Would you like to tell us a little bit more about your poem? For instance, how or why you wrote it, or perhaps provide some extra context?
Where I live and in many other places, the cost of housing has increased parabolically in the past few years. For some people this means homelessness. It also has dire implications for the nonhuman world which enters our homes and neighbourhoods, or vice versa. For people in my situation, it means that the once-default condition of home ownership is unattainable, or at least a great cause of stress. This poem comes from a number of conversations I’ve had and overheard about these changes during the past few years, and a growing interest in the figures of speech we use, sometimes to relate but more often to separate them. So on the one hand, I wanted to convey how this language feels false, how ugly domestic cliches don’t quite hide the backdrop of our choices, how untenable it is to believe that our little projects don’t shift larger currents of common life. On the other hand, thinking totally otherwise might be untenable too. To always weigh the public cost of one’s private satisfactions might be genuinely unbearable. I’ve never bought a house, but I’ve felt the dissonance between those two perceptions. I wanted to hear them both at once.

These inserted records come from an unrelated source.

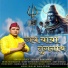 Ashish Barthwal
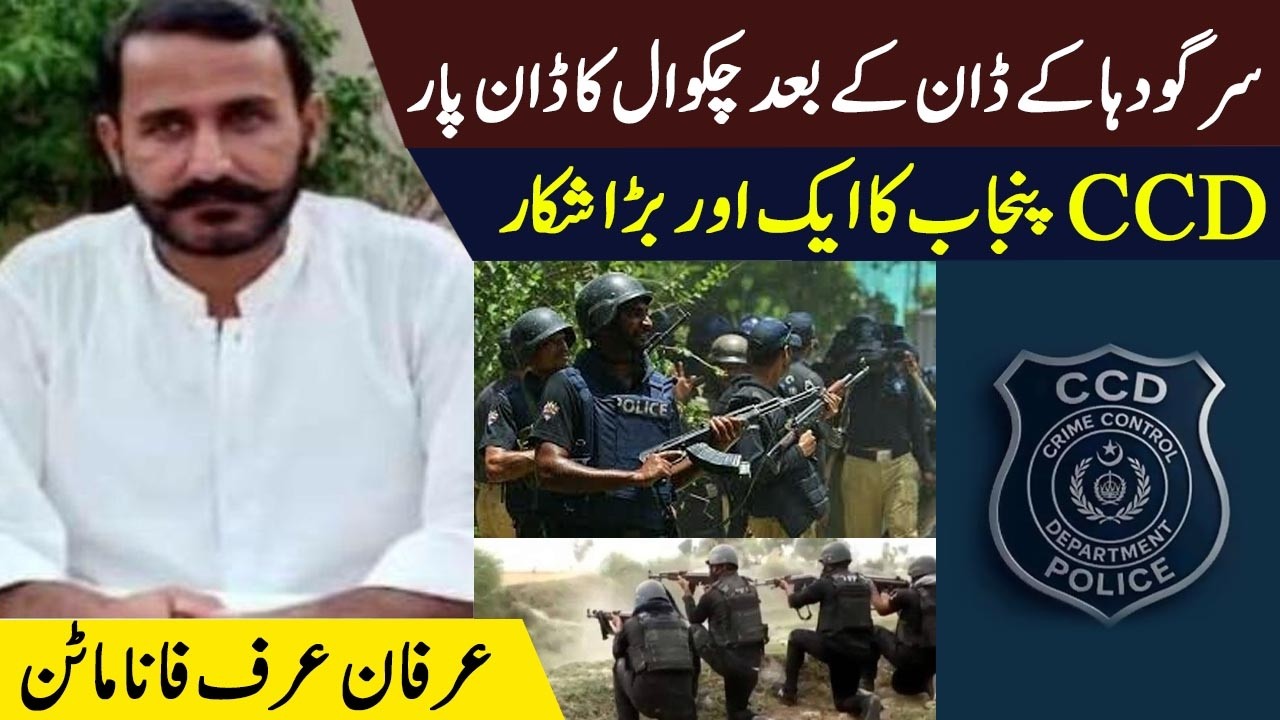 Khel Khatam CCD Eliminates Irfan Urf Fana Matin| Story of Chakwal's Don Encounter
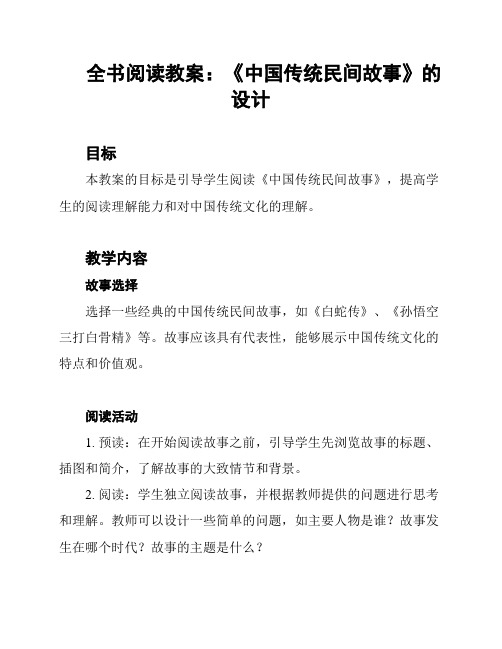 全书阅读教案：《中国传统民间故事》的设计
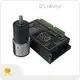 Brushless Planetary Gear Motor 5000-20000h - - BG Motor 1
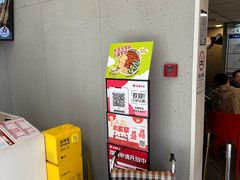 -永和大王(一口茶豆浆|花香豆更香·朝晖店)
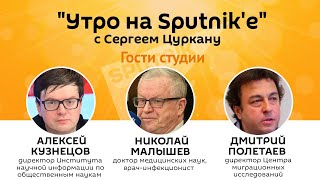 Программа "Утро на Sputnik'e": евроинтеграция Молдовы – движение все, цель ничто?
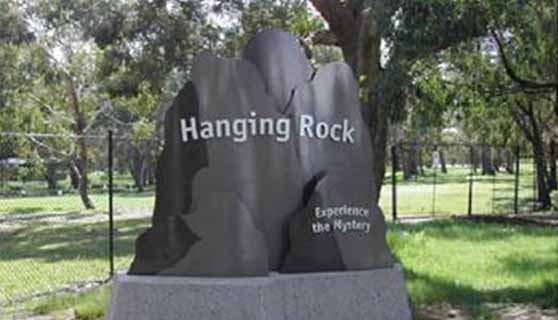 景區標識 景區標識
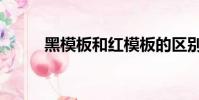 黑模板和紅模板的區別(黑模板)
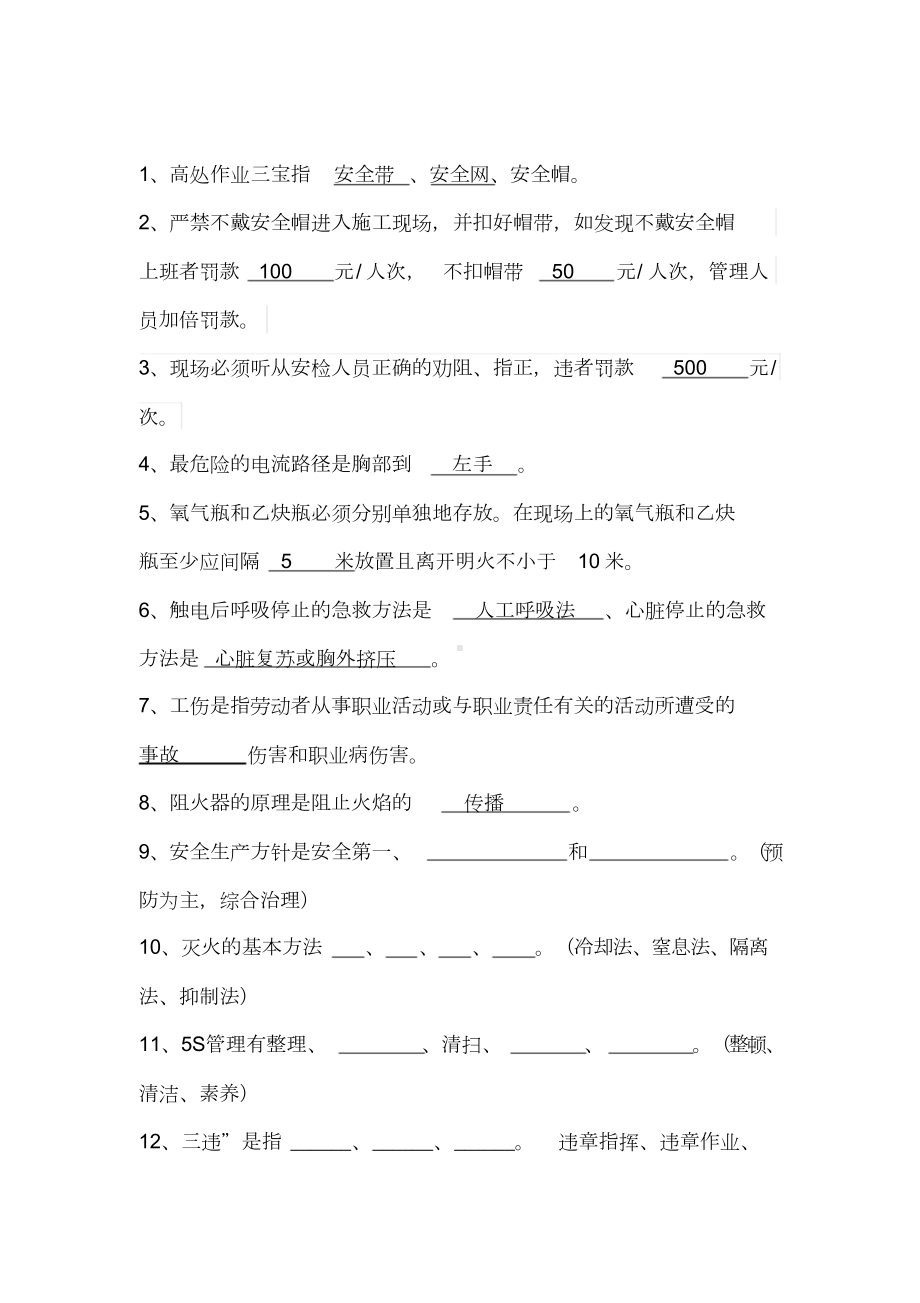 化工安全教育考试题库(DOC 22页).doc_第1页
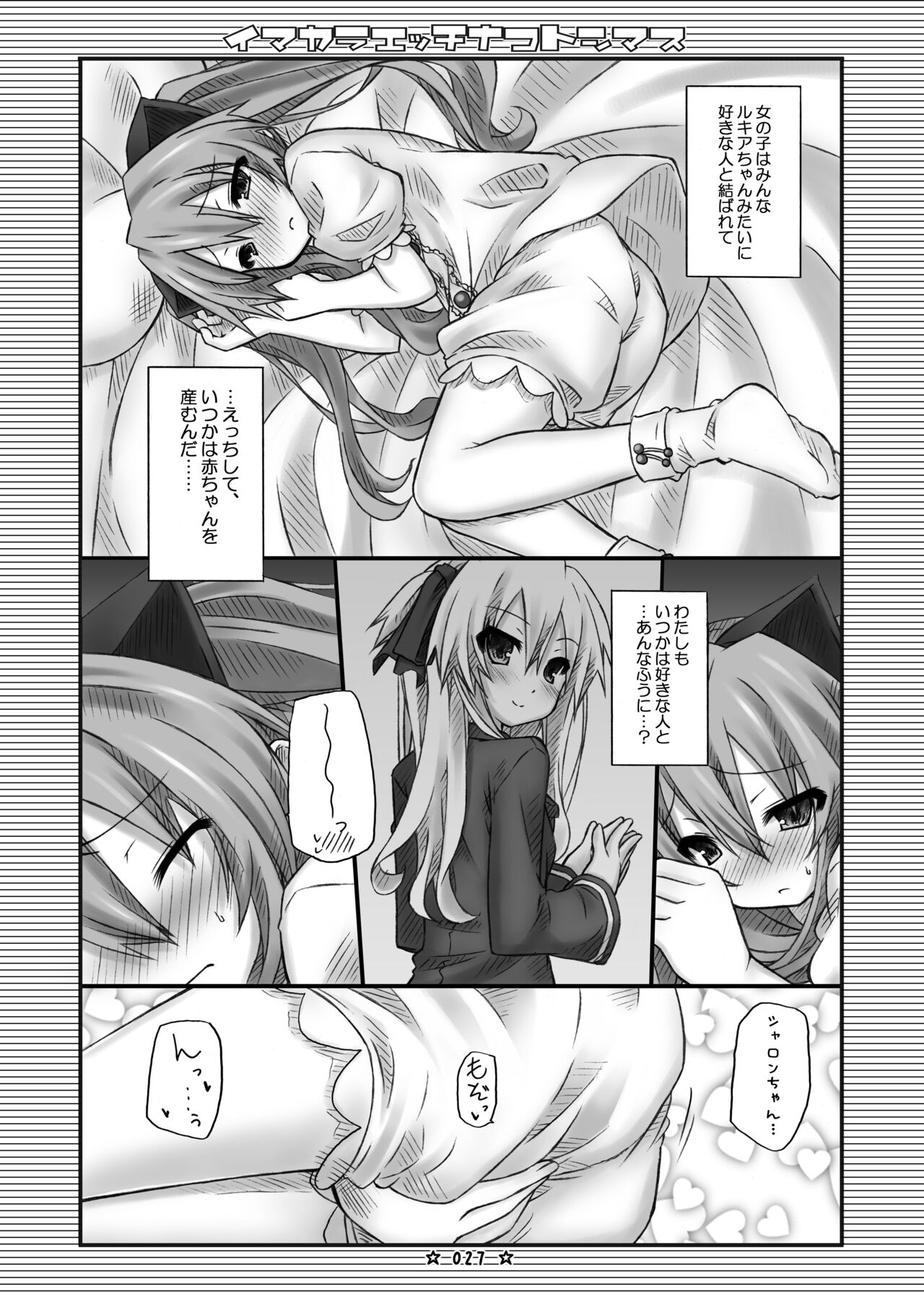 Lyrics - Botugo Soushuuhen - Page 26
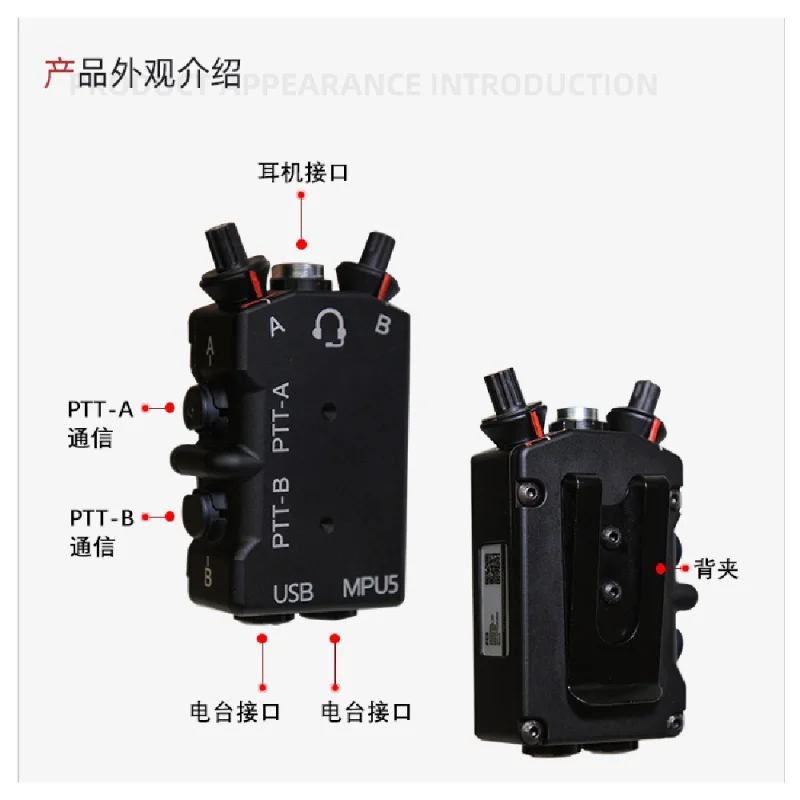 FMA FCS MPU5 PTT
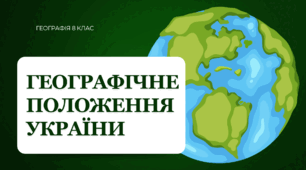 Презентація для 8 класу НУШ на тему: "Географічне положення України"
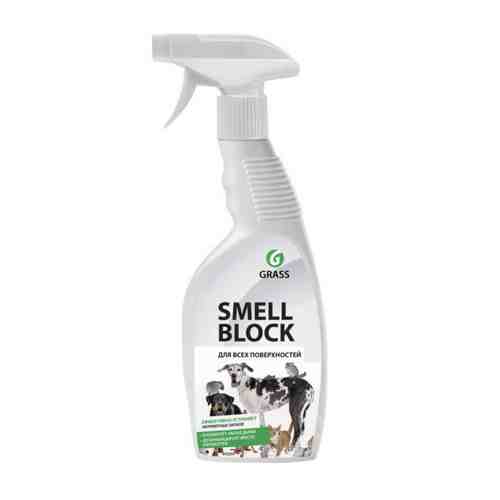 Средство против запаха GRASS Smell Block защитное 600мл спрей арт. 1001373261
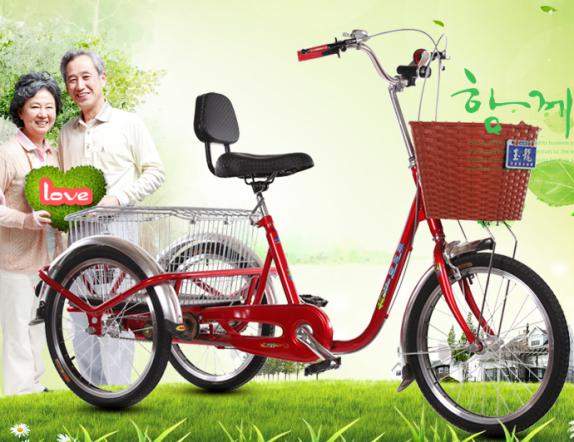 Recreational tricycle 20 inches 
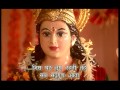 Jai Laxmi Mata [Full Song] Nau Deviyon Ki Aartiyan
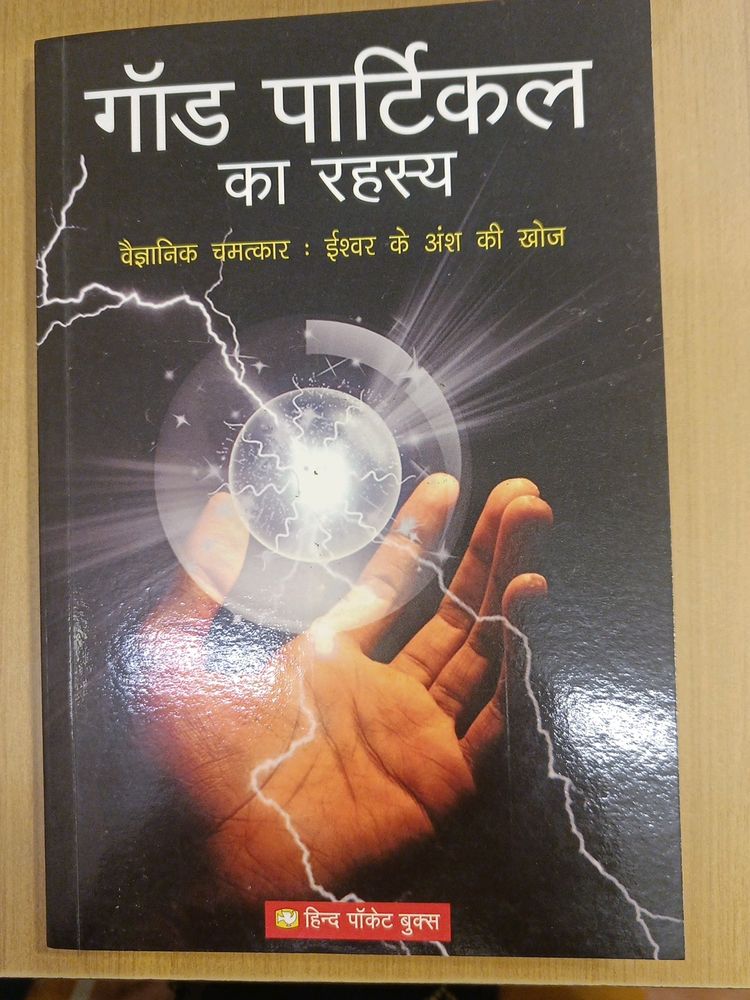 गॉड पार्टिकल का रहस्य (god particle ka rahashya) In Hindi Novel. In The Author Of Vipul Vinod And Naman Vinod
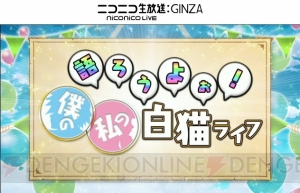 『白猫』マリやクライヴが大阪で探し物？ 茶熊キャラソンCD第2弾の発売も決定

Why was the poetic form the best fit for this particular piece of work?
I think what I had first was an impressionistic idea of rhythm – likely after the first line or two. It needed to be something conversational, but also rather slow, a bit morose, in a tone of voice very ready to take things for granted. I’m a compulsive syllable-counter but consistent meter was obviously wrong here. In fixed meters, irregularity is the easiest way to focus attention: the smooth engine breaks down, there is an eruption, or an interruption. This is great for miracles and catastrophes. It’s great in Paradise Lost. But I was writing a poem about partial acknowledgments of things only already partly known, so rhythmically I had aims almost opposite to these. There would be a grey, meandering, nonchalant sort of backdrop, and then these moments of automaticity, or of clicking into gear. I hoped for something similar with rhyme. Regular rhyme is propulsive, but when the reader doesn’t expect rhyme it can be almost a stab to come across, an intrusive kind of recognition. That kind of sudden, borderline unwelcome familiarity felt very appropriate to the experiences dealt with here.